**Excerpt provided**
--- Start ---
## Run Baseline ResNet-50 

TASK: Detect Insect Type \
Dataset: iNaturalist \
Model: Resnet-50 (pretrained)

In [1]:
# pip install datasets
# pip install scikit-learn

In [3]:
import numpy as np
import pandas as pd
from datasets import load_dataset
from sklearn.model_selection import train_test_split, KFold
import os
from PIL import Image
import torch
import torch.nn as nn
import torchvision.models as models
from torchvision import transforms, models
from torch.utils.data import Dataset, DataLoader
import peft
from peft import LoraConfig, get_peft_model, PeftModel
from utils.label_mappings import iNat_to_clean_map

2026-01-25 07:23:34.886840: E external/local_xla/xla/stream_executor/cuda/cuda_dnn.cc:9261] Unable to register cuDNN factory: Attempting to register factory for plugin cuDNN when one has already been registered
2026-01-25 07:23:34.886939: E external/local_xla/xla/stream_executor/cuda/cuda_fft.cc:607] Unable to register cuFFT factory: Attempting to register factory for plugin cuFFT when one has already been registered
2026-01-25 07:23:34.931696: E external/local_xla/xla/stream_executor/cuda/cuda_blas.cc:1515] Unable to register cuBLAS factory: Attempting to register factory for plugin cuBLAS when one has already been registered
2026-01-25 07:23:35.027486: I tensorflow/core/platform/cpu_feature_guard.cc:182] This TensorFlow binary is optimized to use available CPU instructions in performance-critical operations.
To enable the following instructions: AVX2 FMA, in other operations, rebuild TensorFlow with the appropriate compiler flags.


#### Data Cleaning

In [2]:
# https://huggingface.co/datasets/sxj1215/inaturalist
dataset = load_dataset("sxj1215/inaturalist", split="train")

In [5]:
os.makedirs("images", exist_ok=True)

rows = []
img_id = 0

for row in dataset:
    original_label = row["messages"][1]["content"]

    if original_label not in iNat_to_clean_map:
        continue  # skip unmapped species (?), should there be a different OTHER class

    clean_label = iNat_to_clean_map.get(original_label, original_label)

    image_path = f"images/{img_id}.jpg"
    row["images"][0].save(image_path)

    rows.append(f"{image_path},{clean_label}")
    img_id += 1

OSError: image file is truncated (122 bytes not processed)
--- End ---
**Information provided**
--- Start ---
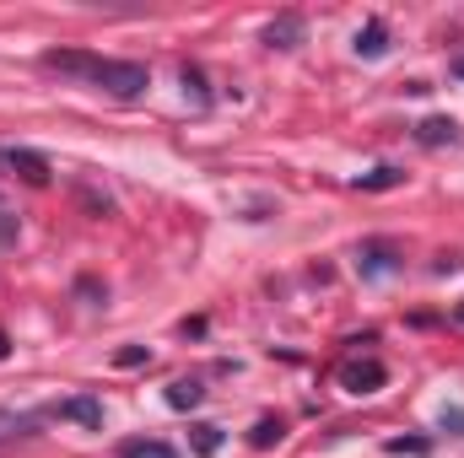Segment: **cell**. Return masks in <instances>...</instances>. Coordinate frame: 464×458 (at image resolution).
<instances>
[{"label": "cell", "mask_w": 464, "mask_h": 458, "mask_svg": "<svg viewBox=\"0 0 464 458\" xmlns=\"http://www.w3.org/2000/svg\"><path fill=\"white\" fill-rule=\"evenodd\" d=\"M11 243H16V216L0 205V248H11Z\"/></svg>", "instance_id": "d6986e66"}, {"label": "cell", "mask_w": 464, "mask_h": 458, "mask_svg": "<svg viewBox=\"0 0 464 458\" xmlns=\"http://www.w3.org/2000/svg\"><path fill=\"white\" fill-rule=\"evenodd\" d=\"M389 270H400V253H394V243H362V248H356V275H362V281H372V275H389Z\"/></svg>", "instance_id": "8992f818"}, {"label": "cell", "mask_w": 464, "mask_h": 458, "mask_svg": "<svg viewBox=\"0 0 464 458\" xmlns=\"http://www.w3.org/2000/svg\"><path fill=\"white\" fill-rule=\"evenodd\" d=\"M200 399H206V388H200L195 377H179V383H168V405H173V410H195Z\"/></svg>", "instance_id": "4fadbf2b"}, {"label": "cell", "mask_w": 464, "mask_h": 458, "mask_svg": "<svg viewBox=\"0 0 464 458\" xmlns=\"http://www.w3.org/2000/svg\"><path fill=\"white\" fill-rule=\"evenodd\" d=\"M179 81H184V98H189L195 109H206V103H211V92H206V76H200L195 65H184V71H179Z\"/></svg>", "instance_id": "9a60e30c"}, {"label": "cell", "mask_w": 464, "mask_h": 458, "mask_svg": "<svg viewBox=\"0 0 464 458\" xmlns=\"http://www.w3.org/2000/svg\"><path fill=\"white\" fill-rule=\"evenodd\" d=\"M459 324H464V308H459Z\"/></svg>", "instance_id": "603a6c76"}, {"label": "cell", "mask_w": 464, "mask_h": 458, "mask_svg": "<svg viewBox=\"0 0 464 458\" xmlns=\"http://www.w3.org/2000/svg\"><path fill=\"white\" fill-rule=\"evenodd\" d=\"M416 140H421V146H454V140H459V124L449 114H432V119L416 124Z\"/></svg>", "instance_id": "ba28073f"}, {"label": "cell", "mask_w": 464, "mask_h": 458, "mask_svg": "<svg viewBox=\"0 0 464 458\" xmlns=\"http://www.w3.org/2000/svg\"><path fill=\"white\" fill-rule=\"evenodd\" d=\"M114 361H119V367H140V361H151V350H146V345H124Z\"/></svg>", "instance_id": "ac0fdd59"}, {"label": "cell", "mask_w": 464, "mask_h": 458, "mask_svg": "<svg viewBox=\"0 0 464 458\" xmlns=\"http://www.w3.org/2000/svg\"><path fill=\"white\" fill-rule=\"evenodd\" d=\"M5 167H11L22 184H33V189L49 184V157H38V151H27V146H11V151H5Z\"/></svg>", "instance_id": "5b68a950"}, {"label": "cell", "mask_w": 464, "mask_h": 458, "mask_svg": "<svg viewBox=\"0 0 464 458\" xmlns=\"http://www.w3.org/2000/svg\"><path fill=\"white\" fill-rule=\"evenodd\" d=\"M454 76H459V81H464V54H459V60H454Z\"/></svg>", "instance_id": "44dd1931"}, {"label": "cell", "mask_w": 464, "mask_h": 458, "mask_svg": "<svg viewBox=\"0 0 464 458\" xmlns=\"http://www.w3.org/2000/svg\"><path fill=\"white\" fill-rule=\"evenodd\" d=\"M5 350H11V345H5V335H0V361H5Z\"/></svg>", "instance_id": "7402d4cb"}, {"label": "cell", "mask_w": 464, "mask_h": 458, "mask_svg": "<svg viewBox=\"0 0 464 458\" xmlns=\"http://www.w3.org/2000/svg\"><path fill=\"white\" fill-rule=\"evenodd\" d=\"M383 383H389V372H383V361H372V356L341 367V388H346V394H378Z\"/></svg>", "instance_id": "277c9868"}, {"label": "cell", "mask_w": 464, "mask_h": 458, "mask_svg": "<svg viewBox=\"0 0 464 458\" xmlns=\"http://www.w3.org/2000/svg\"><path fill=\"white\" fill-rule=\"evenodd\" d=\"M119 458H179V448L162 443V437H124L119 443Z\"/></svg>", "instance_id": "30bf717a"}, {"label": "cell", "mask_w": 464, "mask_h": 458, "mask_svg": "<svg viewBox=\"0 0 464 458\" xmlns=\"http://www.w3.org/2000/svg\"><path fill=\"white\" fill-rule=\"evenodd\" d=\"M92 87H103L109 98H140L151 87V71L140 60H103L98 76H92Z\"/></svg>", "instance_id": "6da1fadb"}, {"label": "cell", "mask_w": 464, "mask_h": 458, "mask_svg": "<svg viewBox=\"0 0 464 458\" xmlns=\"http://www.w3.org/2000/svg\"><path fill=\"white\" fill-rule=\"evenodd\" d=\"M38 421H44V410H0V448L16 443V437H27Z\"/></svg>", "instance_id": "9c48e42d"}, {"label": "cell", "mask_w": 464, "mask_h": 458, "mask_svg": "<svg viewBox=\"0 0 464 458\" xmlns=\"http://www.w3.org/2000/svg\"><path fill=\"white\" fill-rule=\"evenodd\" d=\"M443 426H454V432L464 437V410H443Z\"/></svg>", "instance_id": "ffe728a7"}, {"label": "cell", "mask_w": 464, "mask_h": 458, "mask_svg": "<svg viewBox=\"0 0 464 458\" xmlns=\"http://www.w3.org/2000/svg\"><path fill=\"white\" fill-rule=\"evenodd\" d=\"M400 184H405V173H400V167H372V173H362V178H356V189H362V195H383V189H400Z\"/></svg>", "instance_id": "7c38bea8"}, {"label": "cell", "mask_w": 464, "mask_h": 458, "mask_svg": "<svg viewBox=\"0 0 464 458\" xmlns=\"http://www.w3.org/2000/svg\"><path fill=\"white\" fill-rule=\"evenodd\" d=\"M383 49H389V27L372 16V22L356 33V54H362V60H383Z\"/></svg>", "instance_id": "8fae6325"}, {"label": "cell", "mask_w": 464, "mask_h": 458, "mask_svg": "<svg viewBox=\"0 0 464 458\" xmlns=\"http://www.w3.org/2000/svg\"><path fill=\"white\" fill-rule=\"evenodd\" d=\"M44 415H54V421H76V426H103V399H92V394H71V399L49 405Z\"/></svg>", "instance_id": "3957f363"}, {"label": "cell", "mask_w": 464, "mask_h": 458, "mask_svg": "<svg viewBox=\"0 0 464 458\" xmlns=\"http://www.w3.org/2000/svg\"><path fill=\"white\" fill-rule=\"evenodd\" d=\"M265 43H270V49H297V43H303V16H297V11L276 16V22L265 27Z\"/></svg>", "instance_id": "52a82bcc"}, {"label": "cell", "mask_w": 464, "mask_h": 458, "mask_svg": "<svg viewBox=\"0 0 464 458\" xmlns=\"http://www.w3.org/2000/svg\"><path fill=\"white\" fill-rule=\"evenodd\" d=\"M281 437H286V426H281V421H276V415H265V421H259V426H254V437H248V443H254V448H276V443H281Z\"/></svg>", "instance_id": "2e32d148"}, {"label": "cell", "mask_w": 464, "mask_h": 458, "mask_svg": "<svg viewBox=\"0 0 464 458\" xmlns=\"http://www.w3.org/2000/svg\"><path fill=\"white\" fill-rule=\"evenodd\" d=\"M383 448L394 458H427V443H421V437H389Z\"/></svg>", "instance_id": "e0dca14e"}, {"label": "cell", "mask_w": 464, "mask_h": 458, "mask_svg": "<svg viewBox=\"0 0 464 458\" xmlns=\"http://www.w3.org/2000/svg\"><path fill=\"white\" fill-rule=\"evenodd\" d=\"M189 448L200 458H211L222 448V426H211V421H200V426H189Z\"/></svg>", "instance_id": "5bb4252c"}, {"label": "cell", "mask_w": 464, "mask_h": 458, "mask_svg": "<svg viewBox=\"0 0 464 458\" xmlns=\"http://www.w3.org/2000/svg\"><path fill=\"white\" fill-rule=\"evenodd\" d=\"M98 65H103V54H87V49H49V54H44V71L76 76V81H92Z\"/></svg>", "instance_id": "7a4b0ae2"}]
</instances>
--- End ---
**What you will do**
Write the next part of the ResNet-50 insect-classification notebook, picking up right after the OSError line. The listing has no connection to the text.

**Output of the task**
In [6]:
with open("labels.csv", "w") as f:
    f.write("image,label\n")
    f.write("\n".join(rows))

Custom Dataset Transformations

In [8]:
# uses RandomResizedCrop, RandomHorizontalFlip to help model generalize
# applies standard ImageNet normalization

train_transforms = transforms.Compose([
    transforms.RandomResizedCrop(224),
    transforms.RandomHorizontalFlip(),
    transforms.ToTensor(),
    transforms.Normalize(
        mean=[0.485, 0.456, 0.406],
        std=[0.229, 0.224, 0.225]
    )
])

val_transforms = transforms.Compose([
    transforms.Resize(256),
    transforms.CenterCrop(224),
    transforms.ToTensor(),
    transforms.Normalize(
        mean=[0.485, 0.456, 0.406],
        std=[0.229, 0.224, 0.225]
    )
])


In [3]:
# custom PyTorch Dataset class to load images and convert labels to integers

class JPGDataset(Dataset):
    def __init__(self, data_df, transform=None):
        self.data = data_df  # now accepts a df directly
        self.transform = transform

        # map label strings to integers
        self.classes = sorted(self.data.label.unique())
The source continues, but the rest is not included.